As described above, according to the present invention, in a retinal display device for recognizing an image by scanning and irradiating a visible ray directly onto the retina of an eyeball, the image signal is converted into the visible ray and the image is detected. Since the light-emitting elements sequentially driven by signals are arranged in a matrix to provide light-emitting means, a low-cost and compact retinal display device that forms a high-quality image can be realized.

Further, in the retinal display device for recognizing an image by directly scanning and irradiating an image forming region defined by two directions on the retina of the eyeball with visible light,
A light emitting device that converts a video signal into the visible light and is sequentially driven by the video signal is arranged in a line so as to correspond to one direction of the image forming area, and the light emitting device emits the light. And a light deflecting device for deflecting visible light to optically scan the image forming area in the other direction, thereby making it possible to use a compact light emitting means. It is possible to reduce the size and cost according to the requirements.
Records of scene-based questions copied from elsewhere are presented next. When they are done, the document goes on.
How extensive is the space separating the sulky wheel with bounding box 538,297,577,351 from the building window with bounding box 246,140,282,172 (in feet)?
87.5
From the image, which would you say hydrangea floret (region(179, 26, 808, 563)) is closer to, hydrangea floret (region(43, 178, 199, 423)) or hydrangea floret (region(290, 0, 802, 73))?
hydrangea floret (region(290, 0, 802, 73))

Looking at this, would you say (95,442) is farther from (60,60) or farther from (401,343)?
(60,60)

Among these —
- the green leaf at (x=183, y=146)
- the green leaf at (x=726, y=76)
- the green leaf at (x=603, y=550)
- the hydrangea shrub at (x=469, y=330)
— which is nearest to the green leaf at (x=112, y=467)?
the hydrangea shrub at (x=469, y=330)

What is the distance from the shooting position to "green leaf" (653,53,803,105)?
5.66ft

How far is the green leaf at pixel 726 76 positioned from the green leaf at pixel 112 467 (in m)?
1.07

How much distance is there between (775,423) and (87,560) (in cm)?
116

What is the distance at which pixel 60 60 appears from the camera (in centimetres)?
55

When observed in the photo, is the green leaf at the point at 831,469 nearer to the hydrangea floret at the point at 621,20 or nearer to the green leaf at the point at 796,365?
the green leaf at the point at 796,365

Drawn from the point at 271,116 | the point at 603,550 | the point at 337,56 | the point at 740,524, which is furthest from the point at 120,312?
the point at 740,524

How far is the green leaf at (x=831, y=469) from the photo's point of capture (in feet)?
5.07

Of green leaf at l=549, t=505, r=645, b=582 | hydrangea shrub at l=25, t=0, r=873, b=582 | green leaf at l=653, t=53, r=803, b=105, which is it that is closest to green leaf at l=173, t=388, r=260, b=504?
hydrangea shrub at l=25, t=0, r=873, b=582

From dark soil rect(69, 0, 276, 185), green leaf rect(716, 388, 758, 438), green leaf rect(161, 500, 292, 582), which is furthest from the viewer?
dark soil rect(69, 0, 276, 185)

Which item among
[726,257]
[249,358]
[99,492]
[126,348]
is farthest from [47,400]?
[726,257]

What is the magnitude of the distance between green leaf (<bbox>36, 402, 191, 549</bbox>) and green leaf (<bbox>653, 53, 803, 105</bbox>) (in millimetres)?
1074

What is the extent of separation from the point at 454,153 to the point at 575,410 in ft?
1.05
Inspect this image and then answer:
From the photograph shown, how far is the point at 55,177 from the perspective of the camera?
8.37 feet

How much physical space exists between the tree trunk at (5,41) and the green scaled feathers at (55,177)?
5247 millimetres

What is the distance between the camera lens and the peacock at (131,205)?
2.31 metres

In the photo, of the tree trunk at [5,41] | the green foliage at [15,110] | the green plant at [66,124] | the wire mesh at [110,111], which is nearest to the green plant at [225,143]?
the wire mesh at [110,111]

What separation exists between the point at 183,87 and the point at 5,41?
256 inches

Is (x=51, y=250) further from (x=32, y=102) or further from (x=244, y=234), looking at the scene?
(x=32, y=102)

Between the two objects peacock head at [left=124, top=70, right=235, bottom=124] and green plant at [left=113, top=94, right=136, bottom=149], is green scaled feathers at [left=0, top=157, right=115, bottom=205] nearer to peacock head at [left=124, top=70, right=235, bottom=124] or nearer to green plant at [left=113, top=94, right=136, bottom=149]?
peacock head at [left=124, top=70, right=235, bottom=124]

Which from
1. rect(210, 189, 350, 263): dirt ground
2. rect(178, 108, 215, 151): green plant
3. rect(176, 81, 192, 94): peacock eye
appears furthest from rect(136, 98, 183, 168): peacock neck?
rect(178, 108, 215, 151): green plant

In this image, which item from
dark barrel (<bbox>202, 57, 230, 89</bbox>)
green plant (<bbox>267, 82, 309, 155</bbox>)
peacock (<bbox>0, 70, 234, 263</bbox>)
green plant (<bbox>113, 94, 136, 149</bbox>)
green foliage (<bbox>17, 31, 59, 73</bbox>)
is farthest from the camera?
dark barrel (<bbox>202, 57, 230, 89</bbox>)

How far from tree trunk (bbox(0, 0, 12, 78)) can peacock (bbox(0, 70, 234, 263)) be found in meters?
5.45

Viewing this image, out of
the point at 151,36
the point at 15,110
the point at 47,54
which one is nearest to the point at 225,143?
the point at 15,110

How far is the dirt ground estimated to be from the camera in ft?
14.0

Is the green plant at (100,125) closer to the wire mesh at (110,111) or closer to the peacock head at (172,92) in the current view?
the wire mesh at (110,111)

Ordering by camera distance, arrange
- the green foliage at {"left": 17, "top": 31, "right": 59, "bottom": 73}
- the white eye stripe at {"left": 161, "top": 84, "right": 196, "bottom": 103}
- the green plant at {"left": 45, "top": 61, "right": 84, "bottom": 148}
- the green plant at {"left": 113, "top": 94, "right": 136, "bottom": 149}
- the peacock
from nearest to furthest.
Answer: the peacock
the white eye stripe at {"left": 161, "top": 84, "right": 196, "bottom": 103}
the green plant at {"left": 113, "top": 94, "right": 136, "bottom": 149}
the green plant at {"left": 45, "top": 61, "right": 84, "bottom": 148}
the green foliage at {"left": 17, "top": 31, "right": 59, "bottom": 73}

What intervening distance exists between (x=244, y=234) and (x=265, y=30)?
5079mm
Further, the converging optical system for condensing the visible light emitted from the light emitting means, and the converging optical system is driven so that the visible light condensed by the converging optical system is focused on the retina. With the configuration including the automatic focus adjusting means for controlling, it is unnecessary to perform optical adjustment such as diopter correction and aberration correction according to eye characteristics such as myopia, hyperopia and astigmatism
It is possible to realize a compact retinal display device that forms an appropriate image.

[Brief description of drawings]

FIG. 1 is a block diagram schematically showing the configuration of a first embodiment of the present invention.

FIG. 2 is a perspective view showing a main part configuration of a first embodiment of the present invention.

FIG. 3 is a diagram showing a relationship between a photo sensor used in an embodiment of the present invention and a front focus, a focus, and a rear focus.

FIG. 4 is a schematic diagram showing a configuration of a light emitting device for color display which can be used in an example of the present invention.

FIG. 5 is a block diagram schematically showing the configuration of a second embodiment of the present invention.

[Explanation of symbols]

 1 ... Amplifier 2R, 2G, 2B ... LED 3 ... Prism 4 ... Photo sensor 5 ... Detector 6 ... Focus control circuit 7 ... Optical system drive means 8 ... Convergence optical system 9 ... Input terminal 18 ... Optical deflection device 11 ... X- Y-axis controller 12 ... X-axis driver 13 ... Y-axis driver 15 ... Y-axis direct motor 17 ... Y-axis prism 20 ... Eyeball 22 ... Optic nerve 25 ... Retina 30 ... Image forming area 41, 41a ... Light emitting panel 42 ... Half mirror

Claims (3)

[Claims] 1. In a retinal display device for recognizing an image by scanning and irradiating a visible light directly onto the retina of an eyeball, a matrix of light emitting elements which convert an image signal into the visible light and are sequentially driven by the image signal. A retinal display device comprising a light emitting means arranged in a pattern. 2. A retinal display device for recognizing an image by directly irradiating an image forming area defined by two directions on the retina of an eyeball with visible light, and converting an image signal into the visible light. A light emitting device in which light emitting elements sequentially driven by a video signal are arranged in a line so as to correspond to one direction of the image forming area, and visible light emitted from the light emitting device is deflected to produce the image. A retina display device comprising: a light deflection device that optically scans the formation region in another direction. 3. A converging optical system that condenses the visible light emitted from the light emitting means, and the converging optical system so that the visible light condensed by the converging optical system is focused on the retina. The retina display device according to claim 1 or 2, further comprising: an automatic focus adjusting means for driving and controlling the.